Parlamento Europeu vai pedir suspensão das negociações de adesão com a Sérvia

Como seria de esperar, o entendimento entre a Sérvia e a Rússia, concluído em Nova Iorque, vai acabar por bloquear a possibilidade de entrada do país balcânico no bloco europeu. O Parlamento Europeu vai dar o mote.

Antonio Bronic / Reuters

O Parlamento Europeu vai pedir à Comissão Europeia que suspenda as negociações de adesão com a Sérvia até que o país dos Balcãs imponha sanções à Rússia, segundo afirma um projeto de relatório sobre a nova estratégia da União sobre processo de alargamento.

“Dar prioridade ao alinhamento dos países candidatos com a política externa e de segurança comum da União e avançar as negociações de adesão com a Sérvia apenas se o país alinhar com as sanções contra a Rússia”, afirma o relatório preliminar, que pretende também impor a condicionalidade financeira para fazer face ao problema.

O apoio financeiro adicional à Sérvia, conforme declarado no texto, estaria condicionado à atitude de Belgrado em relação a Moscovo, mas também ao progresso de desenvolvimento da democracia, do Estado de direito e da “aceitação dos valores e prioridades da União Europeia”.

“Rever todos os fundos da União para a Sérvia sob essa luz, especialmente todos os projetos financiados no âmbito do Plano Económico e de Investimento para os Balcãs Ocidentais, a fim de garantir que todas as despesas da União estejam totalmente alinhadas com os seus próprios objetivos e interesses estratégicos“, diz o documento.

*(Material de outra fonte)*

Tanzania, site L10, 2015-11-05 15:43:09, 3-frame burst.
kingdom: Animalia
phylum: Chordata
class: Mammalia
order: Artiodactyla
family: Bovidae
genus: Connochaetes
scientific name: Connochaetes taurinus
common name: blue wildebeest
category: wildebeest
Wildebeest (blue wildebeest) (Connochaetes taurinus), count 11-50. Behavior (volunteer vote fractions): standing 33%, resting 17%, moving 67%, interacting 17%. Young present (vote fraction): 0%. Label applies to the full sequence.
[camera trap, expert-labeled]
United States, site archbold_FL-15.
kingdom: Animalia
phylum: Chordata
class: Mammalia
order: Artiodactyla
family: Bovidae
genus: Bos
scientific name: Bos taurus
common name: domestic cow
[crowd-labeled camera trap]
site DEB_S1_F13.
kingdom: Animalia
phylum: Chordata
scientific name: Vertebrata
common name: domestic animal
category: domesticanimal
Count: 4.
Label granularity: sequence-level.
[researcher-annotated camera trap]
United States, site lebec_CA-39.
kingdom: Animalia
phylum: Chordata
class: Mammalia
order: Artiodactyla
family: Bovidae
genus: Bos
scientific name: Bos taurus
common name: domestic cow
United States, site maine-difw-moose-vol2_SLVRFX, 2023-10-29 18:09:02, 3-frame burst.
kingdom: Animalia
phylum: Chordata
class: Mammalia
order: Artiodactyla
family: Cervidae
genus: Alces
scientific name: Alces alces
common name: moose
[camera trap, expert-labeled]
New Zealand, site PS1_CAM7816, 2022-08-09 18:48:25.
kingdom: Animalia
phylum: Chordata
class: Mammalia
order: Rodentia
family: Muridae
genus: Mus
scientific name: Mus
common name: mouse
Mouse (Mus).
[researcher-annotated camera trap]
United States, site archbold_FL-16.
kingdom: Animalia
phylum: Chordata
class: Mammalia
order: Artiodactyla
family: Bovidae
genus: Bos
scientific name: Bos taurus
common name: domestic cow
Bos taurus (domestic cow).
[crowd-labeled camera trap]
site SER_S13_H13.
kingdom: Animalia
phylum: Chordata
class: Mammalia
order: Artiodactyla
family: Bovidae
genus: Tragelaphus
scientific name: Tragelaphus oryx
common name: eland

Membros do Parlamento Europeu discutirão o projeto de relatório no Comité de Política Externa em 13 de outubro, e a versão final tomará a forma de uma Resolução do Parlamento Europeu, em votação prevista para novembro. As resoluções do Parlamento Europeu não são juridicamente vinculativas para os Estados-membros ou outras instituições europeias.

Os social-democratas europeus, o segundo maior grupo do Parlamento Europeu, já anunciaram que acreditam que a União não pode prosseguir as negociações de adesão com a Sérvia se o país não cumprir as sanções contra a Rússia e anunciaram que o tema será incluído na próxima Relatório do Parlamento sobre o alargamento.

Desde o início da guerra na Ucrânia, a UE tem solicitado regularmente à Sérvia que imponha sanções à Rússia em conformidade com as decisões da União. Os países candidatos à adesão devem alinhar progressivamente as suas políticas externas com as da União, incluindo as sanções.

Recorde-se que o ministro das Relações Exteriores da Rússia, Sergey Lavrov, teve visita marcada a Belgrado já após a invasão russa da Ucrânia, que acabou cancelada porque os países europeus fecharam os céus aos aviões russos.

Na semana passada, os ministros das Relações Exteriores da Sérvia e da Rússia, Nikola Selakovic e Sergej Lavrov, assinaram o Plano de Consulta dos seus ministérios para o período 2023-2024 em Nova Iorque, à margem da 77ª sessão da Assembleia-Geral das Nações Unidas.

A União reagiu salientando que está “seriamente preocupada” com a assinatura do documento e que a Sérvia está assim a enviar um sinal “de que pretende reforçar a cooperação com a Rússia”.

A Sérvia negoceia a adesão à União desde 2014. Mas o nível relativamente baixo de alinhamento com as políticas da União foi sempre uma constante e a assinatura do documento entre os dois países irá com certeza parar de imediato as negociações para a entrada da Sérvia.

O que também pode ficar de imediato sem efeito são as negociações, patrocinadas pela União, com vista a um entendimento – que passasse pelo reconhecimento mútuo, entre a Sérvia e o Kosovo.